_Aufgabe a:_ Kopiere aus dem vorliegenden Text wortgetreu alles von „von JAN ROSENKRANZ“ bis hinunter zu „Hauptgebäudes eröffnet wurde.“.

_Vorliegender Text:_
Vertrieben, nicht vergessen

Sitzverbot im Hörsaal, Relegation ohne Begründung. Schon 1933 kam der NS-Terror an die Berliner Universitäten. Den verfolgten jüdischen und kommunistischen Studenten widmet sich nun eine kleine Ausstellung im Foyer der Humboldt-Uni

von JAN ROSENKRANZ

„Aufgrund der Durchführungsbestimmung zum Gesetz gegen die Überfüllung der Hochschulen ist Ihr Weiterstudieren an unserer Universität nicht mehr möglich. Der Rektor“, heißt es in dem Schreiben lapidar, das zahlreiche jüdische und kommunistische Studenten im Sommersemester 1933 in ihren Briefkästen fanden. Damit begann rein formal-juristisch die Vertreibung von über 2.000 Studentinnen und Studenten von der Berliner Friedrich-Wilhelm-Universität (heute Humboldt-Universität). Ihnen ist nun die Ausstellung „Kommilitonen von 1933 – Die Vertreibung von Studierenden an der Berliner Universität“ gewidmet, die ein Projektseminar am Institut für Geschichtswissenschaften erarbeitet hat und gestern Abend im Foyer des Hauptgebäudes eröffnet wurde.

Nach langen Recherchen gelang es 50 ehemalige Kommilitonen, die die Nazi-Zeit meist im Exil überlebten, ausfindig zu machen. Knapp zwei Dutzend – heute zwischen 85 und 95 Jahre alt – folgten im vergangenen Herbst einer Einladung der Humboldt-Universität zu einer Art symbolischen Wiedergutmachung. Ihre Biografien bilden nun die Basis der Ausstellung.

_Datensatzauszüge:_
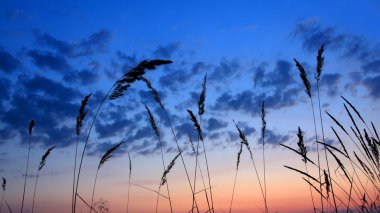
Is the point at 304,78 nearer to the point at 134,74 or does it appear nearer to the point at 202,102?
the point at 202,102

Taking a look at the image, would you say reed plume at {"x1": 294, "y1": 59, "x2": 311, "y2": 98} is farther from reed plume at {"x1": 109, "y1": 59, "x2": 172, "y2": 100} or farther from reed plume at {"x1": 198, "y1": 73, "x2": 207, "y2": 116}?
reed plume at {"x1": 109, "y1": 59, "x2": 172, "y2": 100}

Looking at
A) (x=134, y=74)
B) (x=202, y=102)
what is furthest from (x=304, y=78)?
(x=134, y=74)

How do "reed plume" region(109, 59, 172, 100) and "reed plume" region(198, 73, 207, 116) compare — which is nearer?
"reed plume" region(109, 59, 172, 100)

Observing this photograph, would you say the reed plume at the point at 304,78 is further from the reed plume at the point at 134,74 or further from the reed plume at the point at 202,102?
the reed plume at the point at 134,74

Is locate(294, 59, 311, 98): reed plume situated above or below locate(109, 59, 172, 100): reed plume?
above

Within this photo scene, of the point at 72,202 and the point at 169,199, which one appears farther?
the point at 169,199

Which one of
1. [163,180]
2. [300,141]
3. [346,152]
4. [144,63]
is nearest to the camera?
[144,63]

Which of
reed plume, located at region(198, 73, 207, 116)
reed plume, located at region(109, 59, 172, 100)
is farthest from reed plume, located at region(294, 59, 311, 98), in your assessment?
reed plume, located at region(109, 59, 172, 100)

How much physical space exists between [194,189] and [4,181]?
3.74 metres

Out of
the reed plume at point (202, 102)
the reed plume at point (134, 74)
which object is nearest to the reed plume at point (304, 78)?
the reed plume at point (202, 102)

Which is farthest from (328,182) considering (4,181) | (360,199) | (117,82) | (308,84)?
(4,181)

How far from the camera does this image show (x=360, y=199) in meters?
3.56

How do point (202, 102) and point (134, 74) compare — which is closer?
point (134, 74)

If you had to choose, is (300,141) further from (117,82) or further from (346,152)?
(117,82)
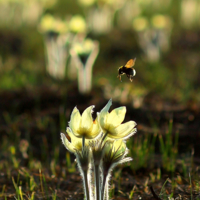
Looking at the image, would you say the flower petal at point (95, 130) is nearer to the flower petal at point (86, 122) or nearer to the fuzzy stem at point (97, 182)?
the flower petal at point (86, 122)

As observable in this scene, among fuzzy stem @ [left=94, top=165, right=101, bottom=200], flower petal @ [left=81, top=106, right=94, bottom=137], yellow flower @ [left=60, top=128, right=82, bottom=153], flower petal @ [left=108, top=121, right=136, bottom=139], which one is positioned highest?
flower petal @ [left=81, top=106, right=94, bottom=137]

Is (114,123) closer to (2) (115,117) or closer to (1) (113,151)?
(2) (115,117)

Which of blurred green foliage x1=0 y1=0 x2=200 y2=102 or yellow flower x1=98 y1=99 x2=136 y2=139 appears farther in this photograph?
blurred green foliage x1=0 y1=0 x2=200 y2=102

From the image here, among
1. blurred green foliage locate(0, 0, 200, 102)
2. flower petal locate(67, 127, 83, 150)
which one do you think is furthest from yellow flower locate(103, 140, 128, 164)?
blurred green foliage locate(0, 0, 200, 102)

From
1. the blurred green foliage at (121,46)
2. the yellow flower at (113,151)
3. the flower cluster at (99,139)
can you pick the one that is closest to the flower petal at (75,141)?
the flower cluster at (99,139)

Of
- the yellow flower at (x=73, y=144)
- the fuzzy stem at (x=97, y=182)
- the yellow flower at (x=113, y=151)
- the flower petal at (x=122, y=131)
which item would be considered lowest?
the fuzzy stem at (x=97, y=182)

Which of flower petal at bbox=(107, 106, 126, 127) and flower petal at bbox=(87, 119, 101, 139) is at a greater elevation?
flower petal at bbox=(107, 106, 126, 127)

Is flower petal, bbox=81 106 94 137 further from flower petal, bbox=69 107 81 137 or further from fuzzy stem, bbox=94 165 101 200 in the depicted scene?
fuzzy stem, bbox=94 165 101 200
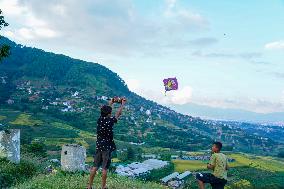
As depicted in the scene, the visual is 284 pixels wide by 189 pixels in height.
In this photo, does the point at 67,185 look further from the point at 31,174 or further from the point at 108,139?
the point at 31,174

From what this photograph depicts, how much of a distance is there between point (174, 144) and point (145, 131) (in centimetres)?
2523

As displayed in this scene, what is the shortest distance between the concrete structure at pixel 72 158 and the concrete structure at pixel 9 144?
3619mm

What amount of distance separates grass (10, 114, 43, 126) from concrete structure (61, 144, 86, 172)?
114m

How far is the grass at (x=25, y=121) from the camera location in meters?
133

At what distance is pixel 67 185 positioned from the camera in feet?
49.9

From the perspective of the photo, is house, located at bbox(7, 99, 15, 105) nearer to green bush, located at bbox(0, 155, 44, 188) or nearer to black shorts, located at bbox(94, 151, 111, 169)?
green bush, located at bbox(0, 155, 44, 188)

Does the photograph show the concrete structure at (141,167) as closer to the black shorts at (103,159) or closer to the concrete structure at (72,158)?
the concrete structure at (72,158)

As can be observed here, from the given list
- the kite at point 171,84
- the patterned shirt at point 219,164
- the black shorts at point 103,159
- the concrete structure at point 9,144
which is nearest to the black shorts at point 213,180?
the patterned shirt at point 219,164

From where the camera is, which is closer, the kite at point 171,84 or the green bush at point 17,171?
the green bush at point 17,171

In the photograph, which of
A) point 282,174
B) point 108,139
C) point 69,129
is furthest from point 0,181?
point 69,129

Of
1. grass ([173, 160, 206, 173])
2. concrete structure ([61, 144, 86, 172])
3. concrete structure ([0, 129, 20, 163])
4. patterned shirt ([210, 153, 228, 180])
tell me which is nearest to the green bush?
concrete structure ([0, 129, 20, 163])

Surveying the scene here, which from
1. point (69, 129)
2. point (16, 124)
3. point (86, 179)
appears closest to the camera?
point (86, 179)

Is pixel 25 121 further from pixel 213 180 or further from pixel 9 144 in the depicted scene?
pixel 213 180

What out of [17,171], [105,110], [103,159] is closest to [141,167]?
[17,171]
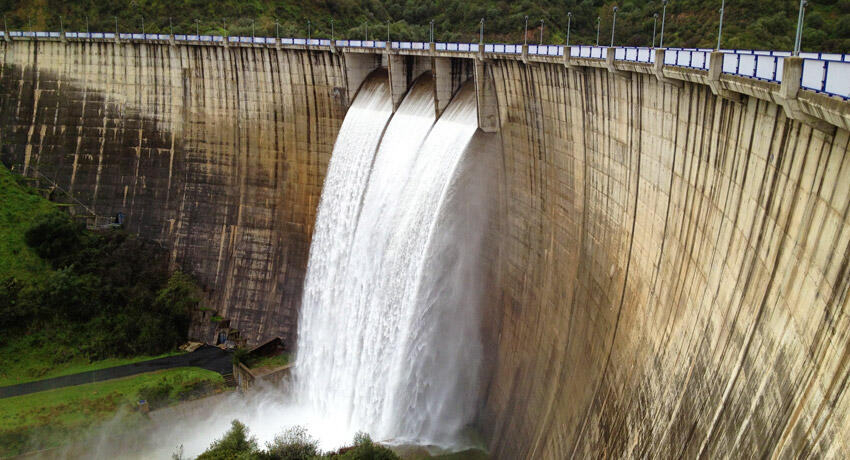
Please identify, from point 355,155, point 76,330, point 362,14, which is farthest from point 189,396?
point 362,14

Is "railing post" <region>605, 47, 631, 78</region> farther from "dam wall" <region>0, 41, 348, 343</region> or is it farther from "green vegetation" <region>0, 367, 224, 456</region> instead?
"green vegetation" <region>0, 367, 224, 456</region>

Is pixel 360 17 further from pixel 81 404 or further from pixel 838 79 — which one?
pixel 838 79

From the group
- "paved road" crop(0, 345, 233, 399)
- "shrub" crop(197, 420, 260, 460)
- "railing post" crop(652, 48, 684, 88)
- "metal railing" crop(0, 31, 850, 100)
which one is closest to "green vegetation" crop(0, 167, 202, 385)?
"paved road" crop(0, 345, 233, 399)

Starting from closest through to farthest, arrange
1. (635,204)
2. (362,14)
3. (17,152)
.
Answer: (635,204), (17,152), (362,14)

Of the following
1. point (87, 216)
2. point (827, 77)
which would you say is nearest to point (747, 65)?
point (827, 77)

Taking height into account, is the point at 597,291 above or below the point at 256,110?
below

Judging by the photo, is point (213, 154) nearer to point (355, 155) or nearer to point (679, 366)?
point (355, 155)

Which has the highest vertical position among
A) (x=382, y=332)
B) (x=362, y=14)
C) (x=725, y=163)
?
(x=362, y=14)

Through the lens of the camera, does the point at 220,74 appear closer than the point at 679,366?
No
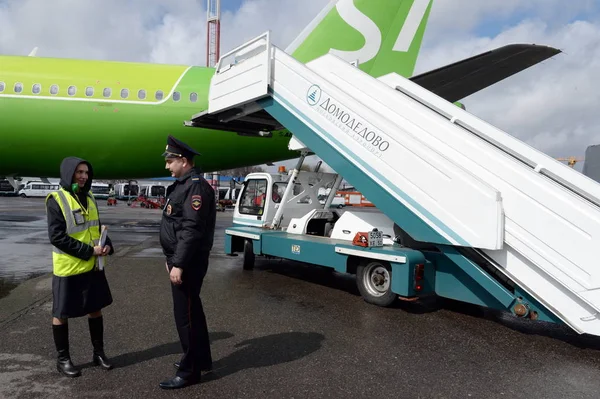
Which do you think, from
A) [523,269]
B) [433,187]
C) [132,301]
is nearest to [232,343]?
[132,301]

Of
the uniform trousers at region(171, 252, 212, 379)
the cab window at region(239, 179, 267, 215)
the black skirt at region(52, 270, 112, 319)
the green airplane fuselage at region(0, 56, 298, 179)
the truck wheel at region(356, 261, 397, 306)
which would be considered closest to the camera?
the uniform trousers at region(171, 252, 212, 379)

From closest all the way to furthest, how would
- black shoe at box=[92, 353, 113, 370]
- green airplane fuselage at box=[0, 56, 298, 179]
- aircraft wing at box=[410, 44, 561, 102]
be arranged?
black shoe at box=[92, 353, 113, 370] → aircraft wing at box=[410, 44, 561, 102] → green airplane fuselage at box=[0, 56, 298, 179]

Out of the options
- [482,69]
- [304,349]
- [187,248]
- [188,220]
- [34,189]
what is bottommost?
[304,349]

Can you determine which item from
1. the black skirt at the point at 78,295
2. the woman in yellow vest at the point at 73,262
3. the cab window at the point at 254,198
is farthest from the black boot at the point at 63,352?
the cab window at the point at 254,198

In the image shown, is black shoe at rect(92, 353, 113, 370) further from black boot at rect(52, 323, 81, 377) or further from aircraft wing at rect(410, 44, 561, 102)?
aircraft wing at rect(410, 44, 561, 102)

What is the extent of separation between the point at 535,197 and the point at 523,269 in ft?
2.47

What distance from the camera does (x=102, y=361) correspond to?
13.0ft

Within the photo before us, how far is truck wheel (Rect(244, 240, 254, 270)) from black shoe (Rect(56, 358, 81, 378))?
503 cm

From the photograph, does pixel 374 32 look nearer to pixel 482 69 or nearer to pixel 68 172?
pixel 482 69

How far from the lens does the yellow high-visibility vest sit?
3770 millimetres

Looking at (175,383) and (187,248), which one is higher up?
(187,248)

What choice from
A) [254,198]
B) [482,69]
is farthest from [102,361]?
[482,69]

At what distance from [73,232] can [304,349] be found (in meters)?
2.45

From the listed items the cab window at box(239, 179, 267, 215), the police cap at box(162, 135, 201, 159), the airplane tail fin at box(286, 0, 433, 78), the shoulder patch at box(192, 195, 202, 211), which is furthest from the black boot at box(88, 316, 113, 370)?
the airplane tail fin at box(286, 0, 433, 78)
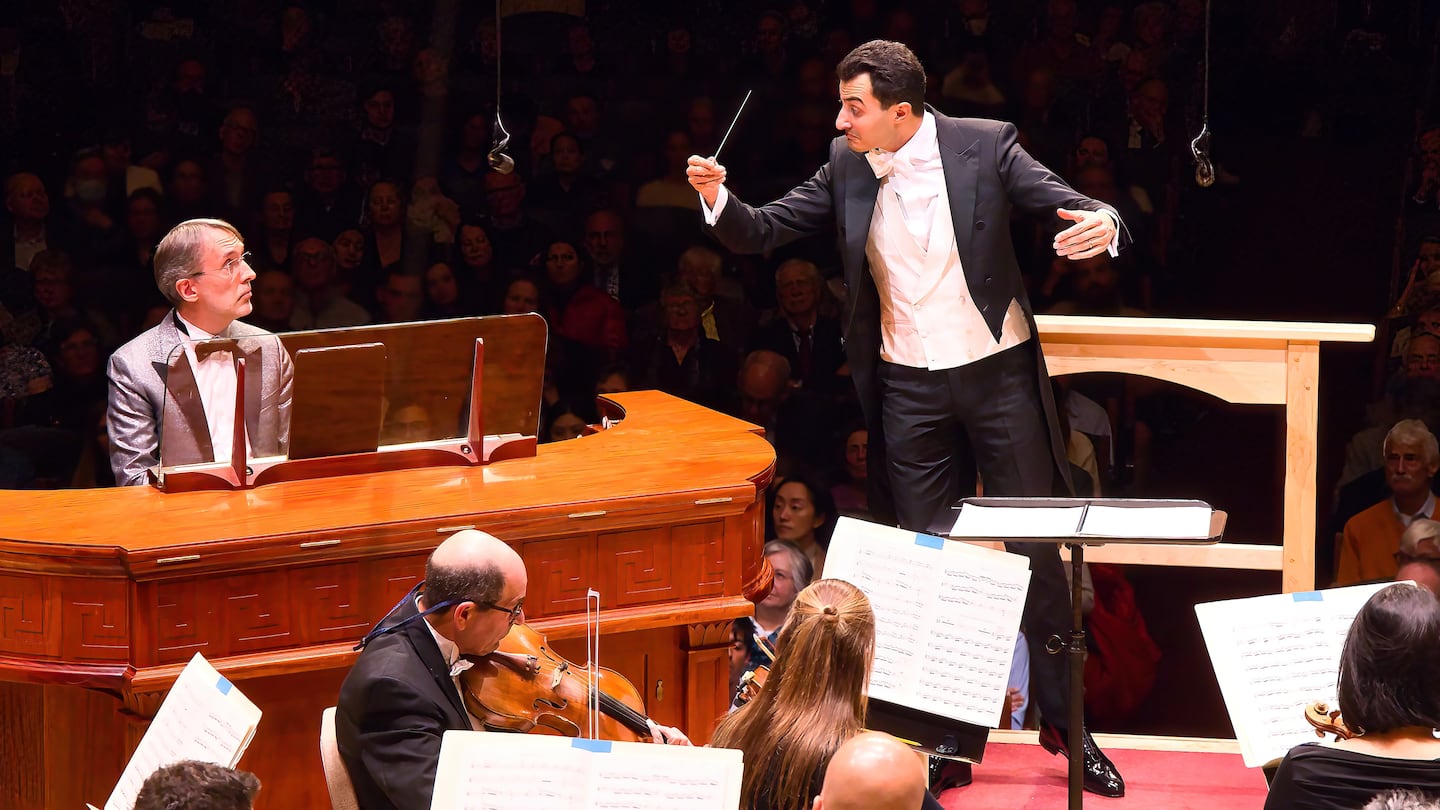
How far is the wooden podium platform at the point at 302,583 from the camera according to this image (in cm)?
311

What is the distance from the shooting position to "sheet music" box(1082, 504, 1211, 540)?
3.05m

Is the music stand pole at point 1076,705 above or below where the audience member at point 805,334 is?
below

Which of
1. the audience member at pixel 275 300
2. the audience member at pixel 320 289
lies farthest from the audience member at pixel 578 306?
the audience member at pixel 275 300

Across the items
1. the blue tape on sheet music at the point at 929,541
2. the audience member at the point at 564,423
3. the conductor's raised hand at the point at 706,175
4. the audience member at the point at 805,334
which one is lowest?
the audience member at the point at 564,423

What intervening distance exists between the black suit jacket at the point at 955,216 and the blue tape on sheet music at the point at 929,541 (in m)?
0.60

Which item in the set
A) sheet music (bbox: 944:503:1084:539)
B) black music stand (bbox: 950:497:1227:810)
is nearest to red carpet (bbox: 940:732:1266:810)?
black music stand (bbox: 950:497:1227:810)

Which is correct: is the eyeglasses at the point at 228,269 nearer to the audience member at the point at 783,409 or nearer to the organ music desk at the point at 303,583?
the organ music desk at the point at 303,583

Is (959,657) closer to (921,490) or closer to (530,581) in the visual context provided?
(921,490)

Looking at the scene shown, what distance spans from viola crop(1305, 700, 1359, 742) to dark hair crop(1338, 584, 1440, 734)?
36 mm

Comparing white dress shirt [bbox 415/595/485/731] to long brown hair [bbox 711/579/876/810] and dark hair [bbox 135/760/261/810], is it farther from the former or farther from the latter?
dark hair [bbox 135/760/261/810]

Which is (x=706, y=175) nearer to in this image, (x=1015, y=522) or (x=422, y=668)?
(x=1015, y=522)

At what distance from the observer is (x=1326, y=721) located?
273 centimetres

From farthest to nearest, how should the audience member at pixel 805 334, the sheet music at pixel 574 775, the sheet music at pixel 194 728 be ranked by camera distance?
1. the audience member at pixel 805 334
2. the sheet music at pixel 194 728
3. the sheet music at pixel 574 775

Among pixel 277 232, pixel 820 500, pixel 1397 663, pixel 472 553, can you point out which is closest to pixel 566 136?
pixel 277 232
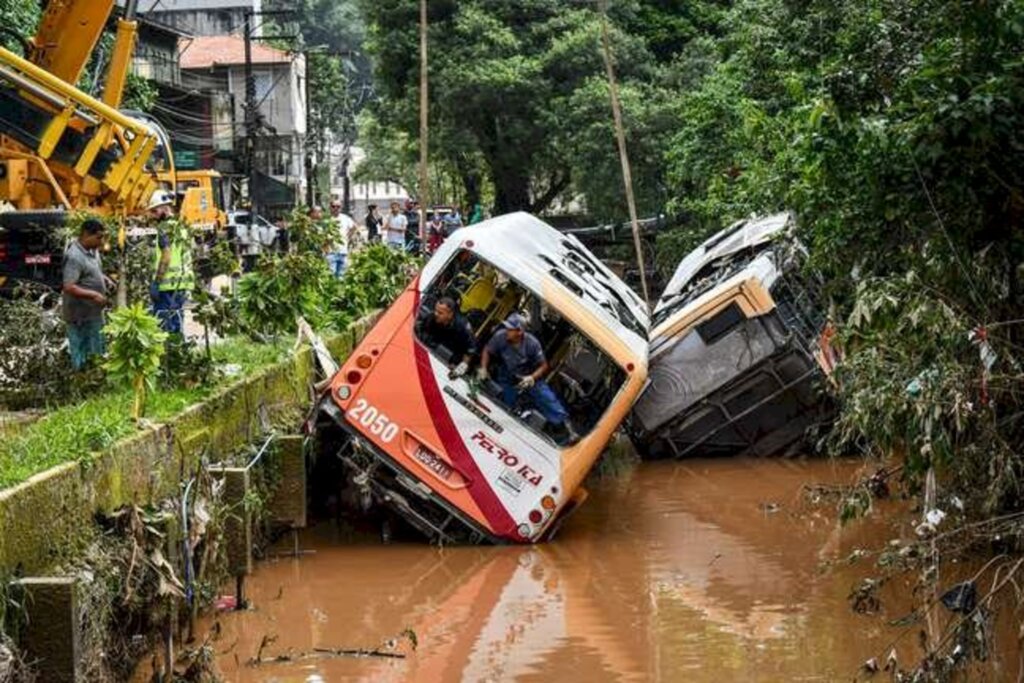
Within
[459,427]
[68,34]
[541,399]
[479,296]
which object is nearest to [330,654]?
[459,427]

_Aufgabe b:_ Ersetze in den Einträgen „sheet music“ durch „score“, und zwar von der Zeile mit „What is the distance“ bis hinunter zur Zeile mit „273 centimetres“. Gib nur diese Zeilen wieder und lass alles andere darin unverändert.

_Lösung a:_
von JAN ROSENKRANZ

„Aufgrund der Durchführungsbestimmung zum Gesetz gegen die Überfüllung der Hochschulen ist Ihr Weiterstudieren an unserer Universität nicht mehr möglich. Der Rektor“, heißt es in dem Schreiben lapidar, das zahlreiche jüdische und kommunistische Studenten im Sommersemester 1933 in ihren Briefkästen fanden. Damit begann rein formal-juristisch die Vertreibung von über 2.000 Studentinnen und Studenten von der Berliner Friedrich-Wilhelm-Universität (heute Humboldt-Universität). Ihnen ist nun die Ausstellung „Kommilitonen von 1933 – Die Vertreibung von Studierenden an der Berliner Universität“ gewidmet, die ein Projektseminar am Institut für Geschichtswissenschaften erarbeitet hat und gestern Abend im Foyer des Hauptgebäudes eröffnet wurde.

_Lösung b:_
What is the distance from the shooting position to "score" box(1082, 504, 1211, 540)?
3.05m

Is the music stand pole at point 1076,705 above or below where the audience member at point 805,334 is?
below

Which of
1. the audience member at pixel 275 300
2. the audience member at pixel 320 289
lies farthest from the audience member at pixel 578 306?
the audience member at pixel 275 300

Across the items
1. the blue tape on score at the point at 929,541
2. the audience member at the point at 564,423
3. the conductor's raised hand at the point at 706,175
4. the audience member at the point at 805,334
which one is lowest?
the audience member at the point at 564,423

What intervening distance exists between the black suit jacket at the point at 955,216 and the blue tape on score at the point at 929,541 (in m)?
0.60

Which item in the set
A) score (bbox: 944:503:1084:539)
B) black music stand (bbox: 950:497:1227:810)
is nearest to red carpet (bbox: 940:732:1266:810)?
black music stand (bbox: 950:497:1227:810)

Which is correct: is the eyeglasses at the point at 228,269 nearer to the audience member at the point at 783,409 or nearer to the organ music desk at the point at 303,583?
the organ music desk at the point at 303,583

Is (959,657) closer to (921,490) or closer to (530,581) in the visual context provided?
(921,490)

Looking at the scene shown, what distance spans from viola crop(1305, 700, 1359, 742) to dark hair crop(1338, 584, 1440, 734)?
36 mm

Comparing white dress shirt [bbox 415/595/485/731] to long brown hair [bbox 711/579/876/810] and dark hair [bbox 135/760/261/810], is it farther from the former or farther from the latter?
dark hair [bbox 135/760/261/810]

Which is (x=706, y=175) nearer to in this image, (x=1015, y=522) or (x=422, y=668)?
(x=1015, y=522)

At what distance from the observer is (x=1326, y=721) located?
273 centimetres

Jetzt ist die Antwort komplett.